EXERCISE INSTRUCTIONS - Rewrite the entries from the line containing "Is the value for China" through the line containing "and Overall? 6", replacing "x axis" with "horizontal axis" and changing nothing else. Leave the pictures out.

━━━ SOURCE MATERIAL ━━━

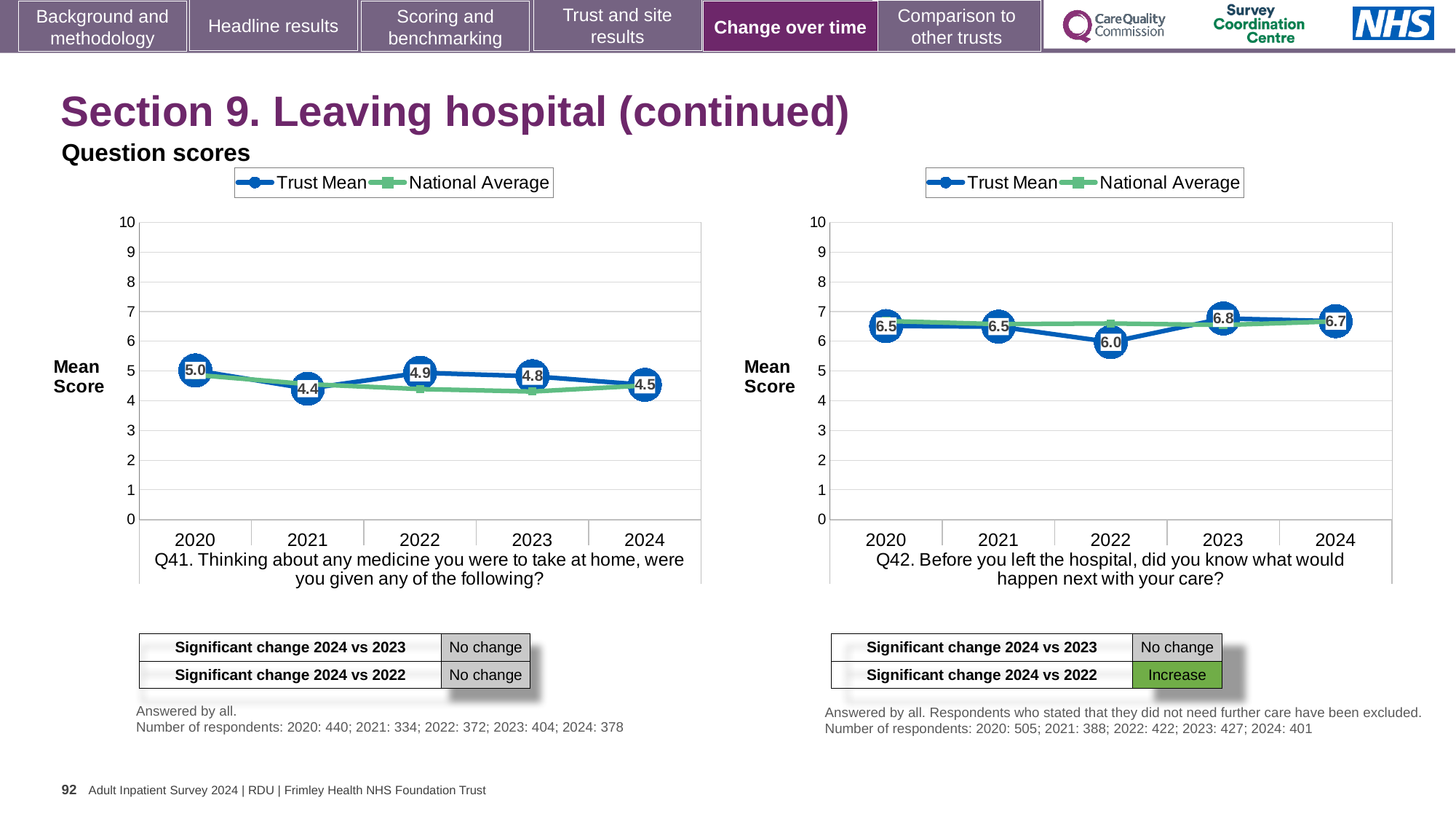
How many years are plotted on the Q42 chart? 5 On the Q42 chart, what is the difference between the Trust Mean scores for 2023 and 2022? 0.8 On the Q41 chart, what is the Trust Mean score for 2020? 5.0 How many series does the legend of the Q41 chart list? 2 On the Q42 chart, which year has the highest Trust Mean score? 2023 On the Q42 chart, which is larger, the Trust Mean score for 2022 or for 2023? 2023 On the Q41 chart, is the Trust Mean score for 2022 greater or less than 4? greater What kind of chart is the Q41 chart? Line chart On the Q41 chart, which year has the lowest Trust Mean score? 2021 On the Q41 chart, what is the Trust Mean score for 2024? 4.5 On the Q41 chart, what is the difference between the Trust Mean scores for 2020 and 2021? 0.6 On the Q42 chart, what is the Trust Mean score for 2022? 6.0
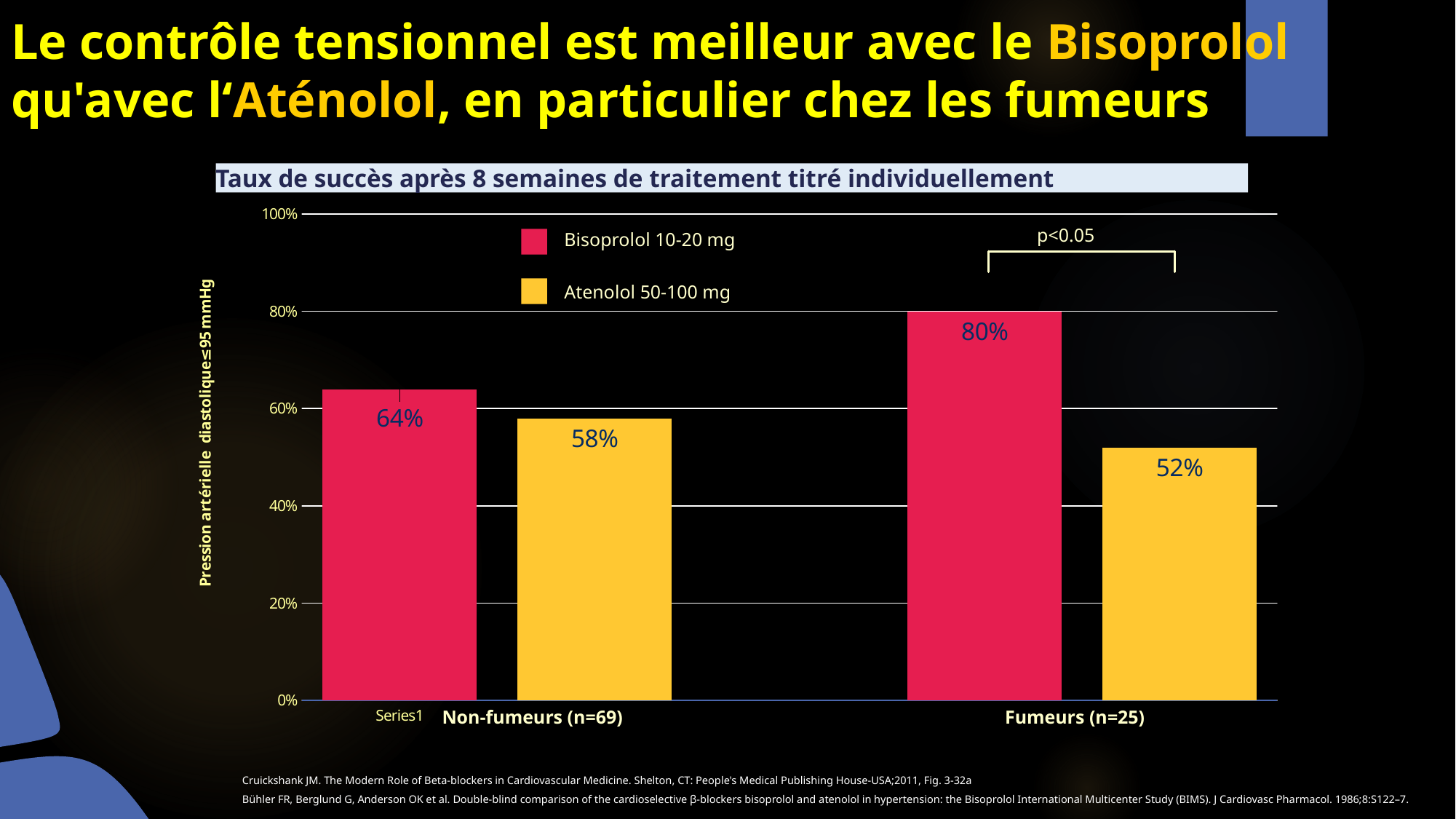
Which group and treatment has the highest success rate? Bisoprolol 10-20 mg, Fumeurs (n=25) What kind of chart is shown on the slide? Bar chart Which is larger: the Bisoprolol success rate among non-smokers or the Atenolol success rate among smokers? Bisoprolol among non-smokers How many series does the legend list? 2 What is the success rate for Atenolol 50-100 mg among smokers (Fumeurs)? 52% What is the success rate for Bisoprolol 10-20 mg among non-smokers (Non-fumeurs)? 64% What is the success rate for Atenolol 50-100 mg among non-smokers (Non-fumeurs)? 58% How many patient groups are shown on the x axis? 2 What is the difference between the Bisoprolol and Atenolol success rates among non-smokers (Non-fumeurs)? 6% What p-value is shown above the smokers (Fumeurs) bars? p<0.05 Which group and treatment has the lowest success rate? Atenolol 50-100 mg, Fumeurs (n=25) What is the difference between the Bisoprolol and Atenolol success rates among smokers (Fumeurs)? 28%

━━━
━━━ SOURCE MATERIAL ━━━

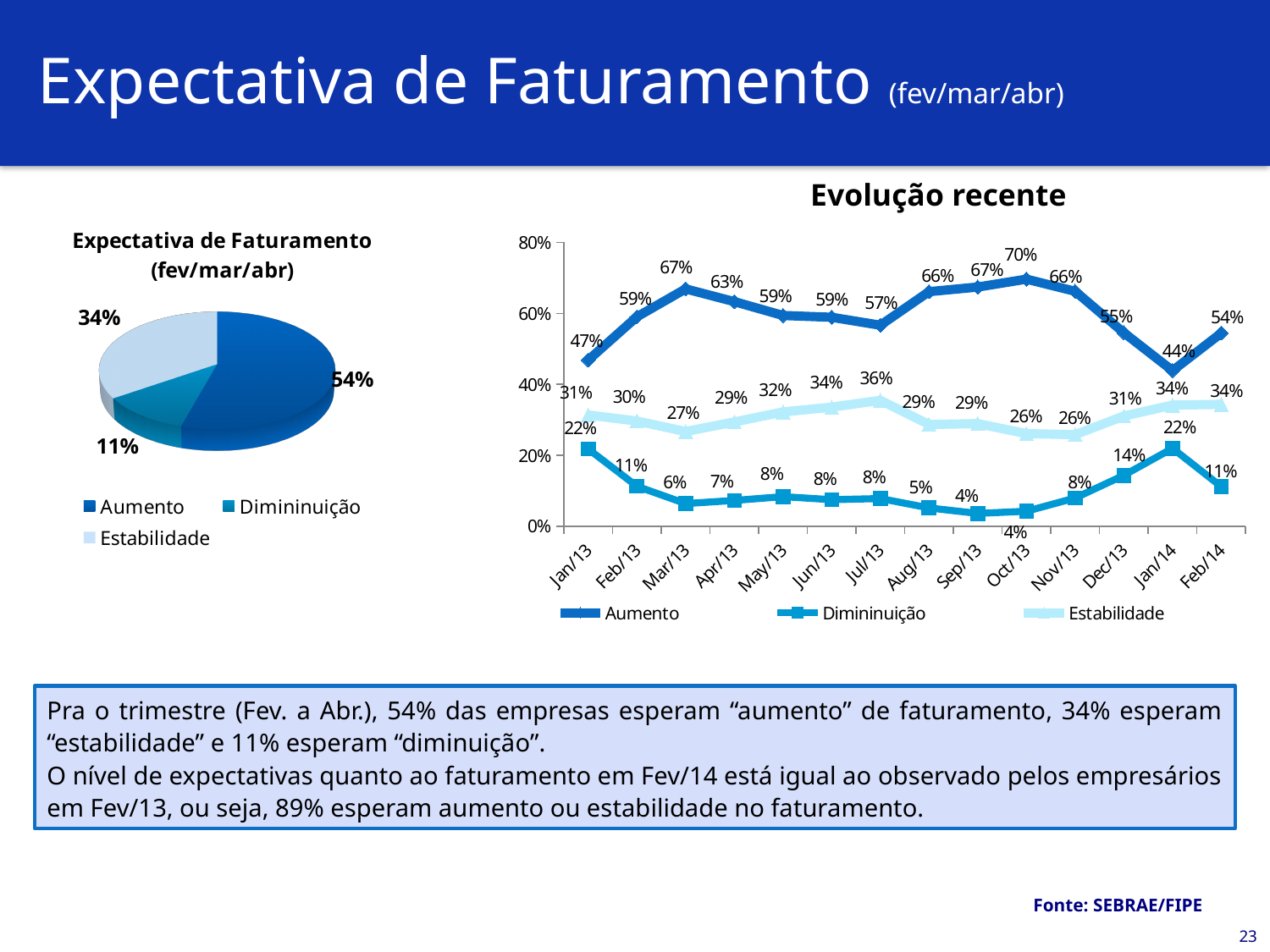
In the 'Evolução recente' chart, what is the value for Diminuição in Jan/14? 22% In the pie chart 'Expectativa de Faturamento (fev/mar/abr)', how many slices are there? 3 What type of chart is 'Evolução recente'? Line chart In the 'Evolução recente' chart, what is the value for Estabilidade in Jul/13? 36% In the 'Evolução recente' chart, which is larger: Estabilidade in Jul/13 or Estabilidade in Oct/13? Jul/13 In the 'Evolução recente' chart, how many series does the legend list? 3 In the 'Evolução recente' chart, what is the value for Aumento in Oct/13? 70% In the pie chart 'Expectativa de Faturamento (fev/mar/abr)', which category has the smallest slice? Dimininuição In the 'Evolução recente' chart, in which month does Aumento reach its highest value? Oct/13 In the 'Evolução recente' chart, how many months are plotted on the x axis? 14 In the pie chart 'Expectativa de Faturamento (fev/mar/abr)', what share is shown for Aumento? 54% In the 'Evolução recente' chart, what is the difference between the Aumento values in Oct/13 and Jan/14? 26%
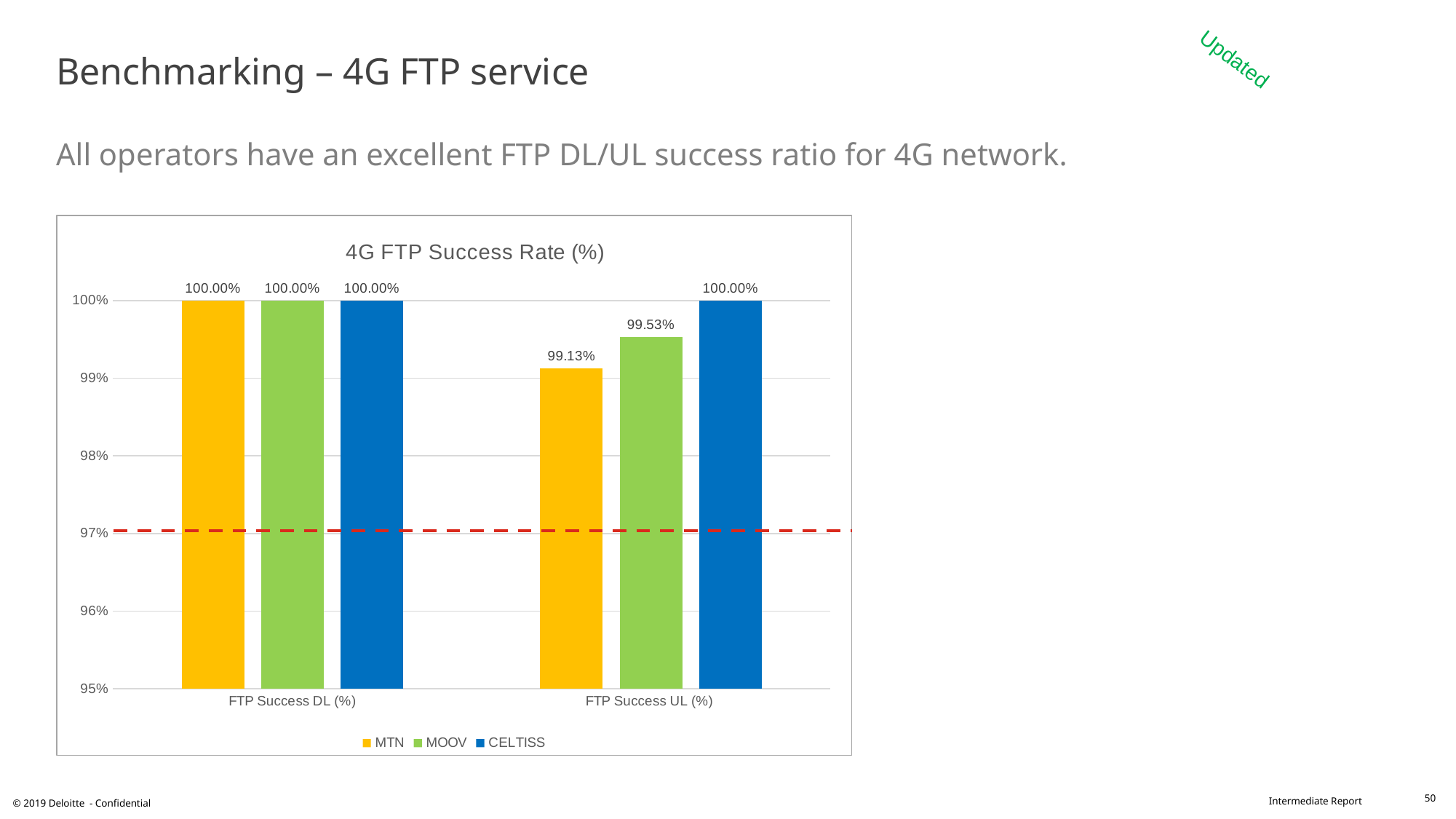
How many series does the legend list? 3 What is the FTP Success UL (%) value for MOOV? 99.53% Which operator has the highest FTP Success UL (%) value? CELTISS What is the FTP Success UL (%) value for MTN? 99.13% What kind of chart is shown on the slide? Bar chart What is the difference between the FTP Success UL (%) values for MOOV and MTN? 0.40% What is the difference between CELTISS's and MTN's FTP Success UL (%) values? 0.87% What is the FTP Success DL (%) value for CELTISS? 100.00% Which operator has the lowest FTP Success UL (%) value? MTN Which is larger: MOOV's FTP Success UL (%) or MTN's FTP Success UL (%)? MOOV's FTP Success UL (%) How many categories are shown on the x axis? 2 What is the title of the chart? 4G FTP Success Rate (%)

━━━
━━━ SOURCE MATERIAL ━━━

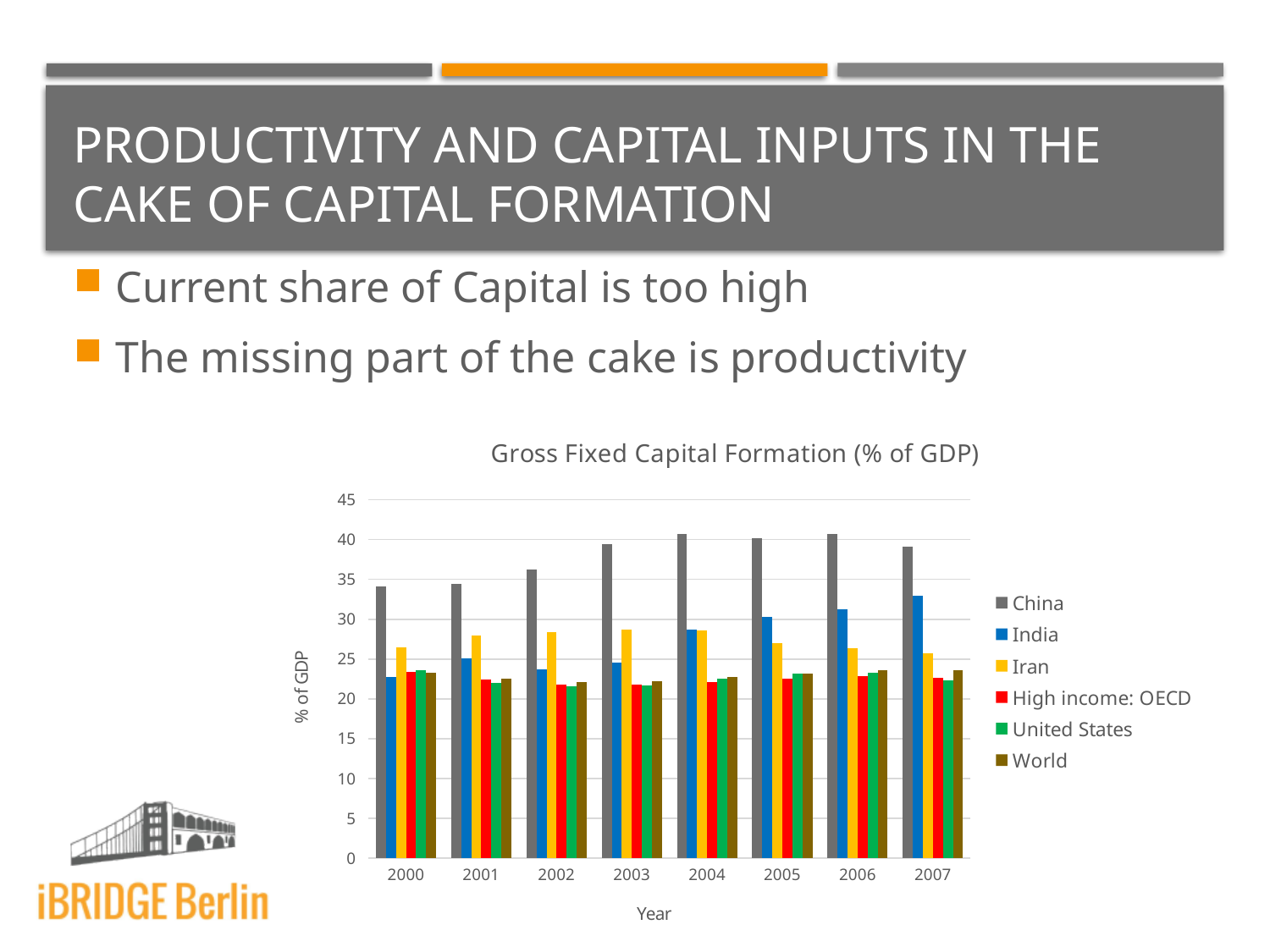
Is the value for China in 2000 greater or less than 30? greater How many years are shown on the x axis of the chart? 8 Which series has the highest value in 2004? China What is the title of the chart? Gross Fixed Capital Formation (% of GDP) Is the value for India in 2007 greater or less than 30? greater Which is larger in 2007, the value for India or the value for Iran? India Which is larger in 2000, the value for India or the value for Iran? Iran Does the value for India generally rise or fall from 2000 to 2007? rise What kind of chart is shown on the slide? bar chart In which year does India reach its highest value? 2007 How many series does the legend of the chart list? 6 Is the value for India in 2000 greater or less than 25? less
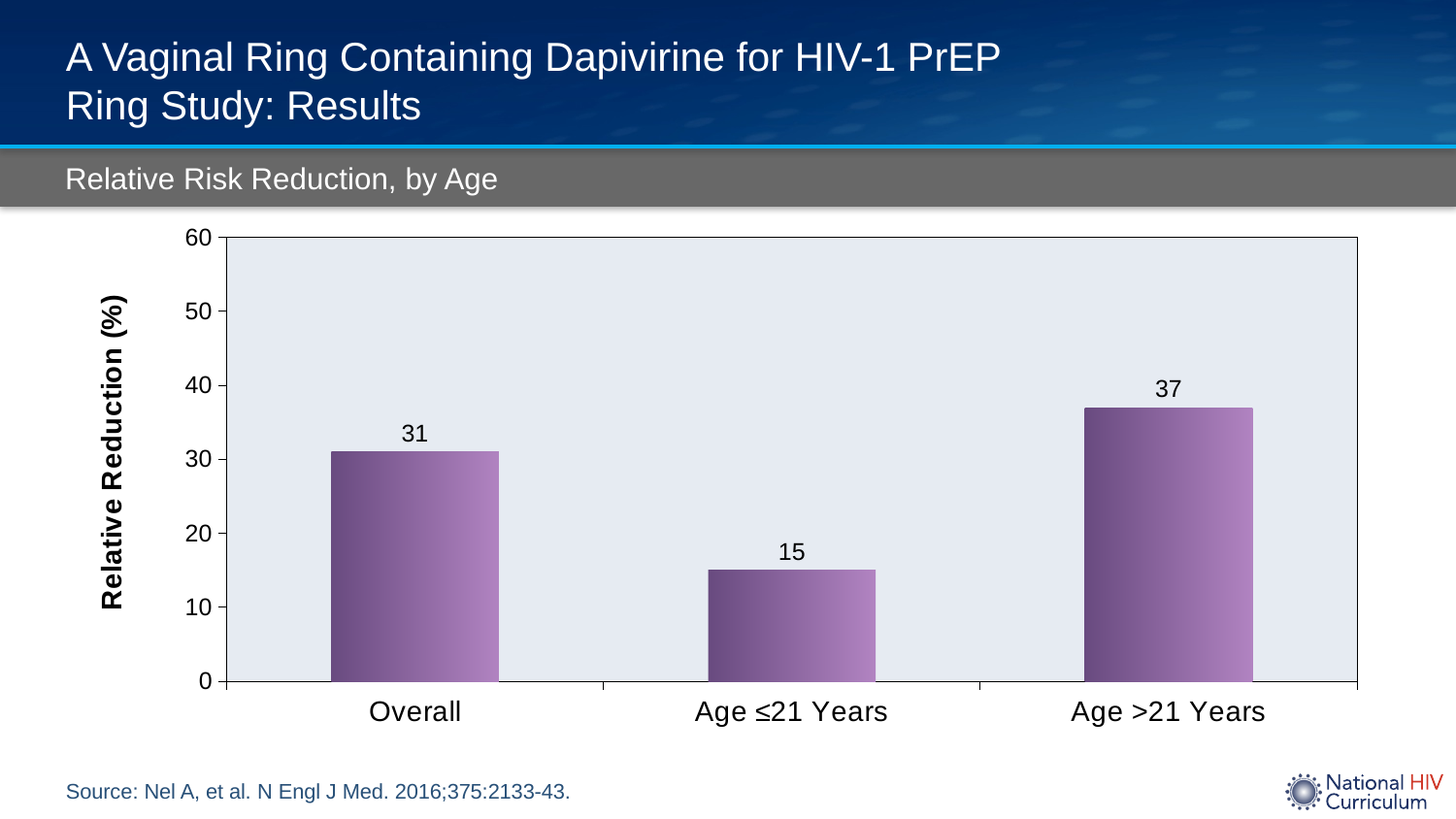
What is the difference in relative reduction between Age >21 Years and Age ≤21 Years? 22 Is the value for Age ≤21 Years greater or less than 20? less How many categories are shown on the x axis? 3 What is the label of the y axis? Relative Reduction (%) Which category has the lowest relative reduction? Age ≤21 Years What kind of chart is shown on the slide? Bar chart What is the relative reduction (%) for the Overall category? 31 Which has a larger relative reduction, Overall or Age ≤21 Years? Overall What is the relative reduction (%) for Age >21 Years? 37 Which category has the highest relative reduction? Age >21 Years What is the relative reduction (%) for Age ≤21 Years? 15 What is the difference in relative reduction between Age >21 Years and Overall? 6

━━━

RESPONSE TO THE EXERCISE -
Is the value for China in 2000 greater or less than 30? greater How many years are shown on the horizontal axis of the chart? 8 Which series has the highest value in 2004? China What is the title of the chart? Gross Fixed Capital Formation (% of GDP) Is the value for India in 2007 greater or less than 30? greater Which is larger in 2007, the value for India or the value for Iran? India Which is larger in 2000, the value for India or the value for Iran? Iran Does the value for India generally rise or fall from 2000 to 2007? rise What kind of chart is shown on the slide? bar chart In which year does India reach its highest value? 2007 How many series does the legend of the chart list? 6 Is the value for India in 2000 greater or less than 25? less
What is the difference in relative reduction between Age >21 Years and Age ≤21 Years? 22 Is the value for Age ≤21 Years greater or less than 20? less How many categories are shown on the horizontal axis? 3 What is the label of the y axis? Relative Reduction (%) Which category has the lowest relative reduction? Age ≤21 Years What kind of chart is shown on the slide? Bar chart What is the relative reduction (%) for the Overall category? 31 Which has a larger relative reduction, Overall or Age ≤21 Years? Overall What is the relative reduction (%) for Age >21 Years? 37 Which category has the highest relative reduction? Age >21 Years What is the relative reduction (%) for Age ≤21 Years? 15 What is the difference in relative reduction between Age >21 Years and Overall? 6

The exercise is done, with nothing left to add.